*DOCUMENT EXTRACT*
Harness fundamentals — what is the boundary? (brainstorm)

Workshop note, brainstorming phase. Holding alternative formulations open — not converging yet. Each candidate is a way to draw the harness / not-harness line; we keep the arguments for and against.

Shared starting point: the joint system is model + the stuff around it. The harness is some of that stuff. Question: which.


Candidate A — "the harness is the code part"

The harness is the executing code; the model is weights; everything read into a call (AGENTS.md, skills, prompts, state) is a retained artifact.

For: - Crisp, mechanical test — code vs. not-code. No porousness. - Clean division of labor with the retained-adaptation paper: that paper owns the nouns (artifacts), harness theory owns the verb (the loop). - AGENTS.md falls out as obviously not harness — it's read, not run.

Against: - Smuggles in a substrate assumption. The memory paper's own move is that representational form is orthogonal — a harness can have operative parts in prose (built-in ReAct scaffolding, a shipped system preamble) that genuinely constitute the loop, not just config. - Over-includes: a user-provided tool is also code, yet intuitively not harness. So code is necessary-ish but not sufficient.

*AVAILABLE DATA*
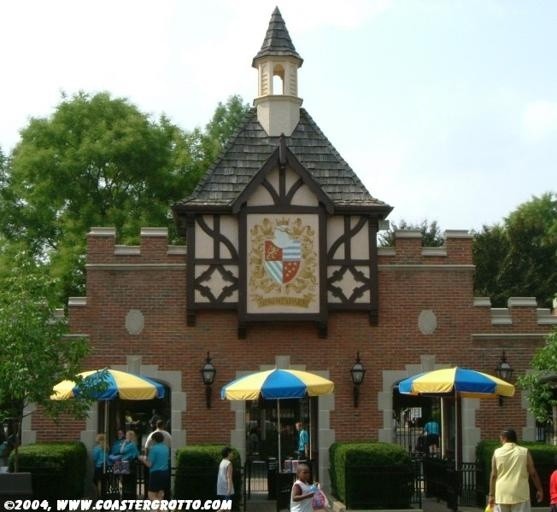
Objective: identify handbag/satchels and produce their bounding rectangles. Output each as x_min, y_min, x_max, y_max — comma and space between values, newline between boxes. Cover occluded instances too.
112, 460, 131, 475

*LIST OF TASKS*
(1) In the harness-boundary brainstorm, why is being code judged insufficient for belonging to the harness under Candidate A? Answer in one to three sentences.
(2) Extend the brainstorm on the harness boundary, picking up after its last line.
The listing comes from a separate source.

*RESULTS OF THE EXERCISE*
(1) A user-provided tool is also code, yet it is intuitively not part of the harness, so Candidate A over-includes. Code is therefore treated as roughly necessary but not sufficient.

(2)
Candidate B — "constitutive vs. consumed-as-input"

The harness is whatever constitutes the loop mechanism (control flow, selection, brokering); everything supplied per deployment to parameterize it is consumed config.

For: - Drops the substrate assumption — a constitutive part can be code or prose. - Sorts the clean cases right: hardcoded orchestration prompt = harness; project AGENTS.md = config.

Against: - The discriminator (shipped/built-in vs. supplied-per-deployment) is provenance-based and fuzzy — the spectrum between "defines the loop" and "parameterizes it" is unresolved. - Doesn't explain why it's fuzzy; just relocates the fuzz.


Candidate C — "web framework / inversion of control"

The harness is the framework that owns the loop, plus everything registered into its extension points. Membership decided by control flow, not authorship: the harness calls back into its parts (Hollywood principle).

  • harness calls back an extension → harness (a registered hook running on the loop's terms)
  • harness reads an artifact → config
  • model chooses to invoke something → tool

For: - Explains why the boundary is fuzzy: it's the framework's extension surface — a real but principled blurry line, like every web framework. - Makes the harness extensible-by-construction; author becomes irrelevant. A user can write a select strategy that is harness. - Re-sorts cleanly: AGENTS.md is read, never called back → config. A user lifecycle hook is called back → harness. - Keeps form orthogonal: a registered hook could even be prose spliced in at a callback point.

Against: - Leans on a notion of "extension point" that the framework must define — circular if the harness is exactly what defines its own extension points. - Harder mechanical test than Candidate A; requires knowing the control-flow relationship, not just inspecting the artifact.


Candidate D — "the harness is the select function"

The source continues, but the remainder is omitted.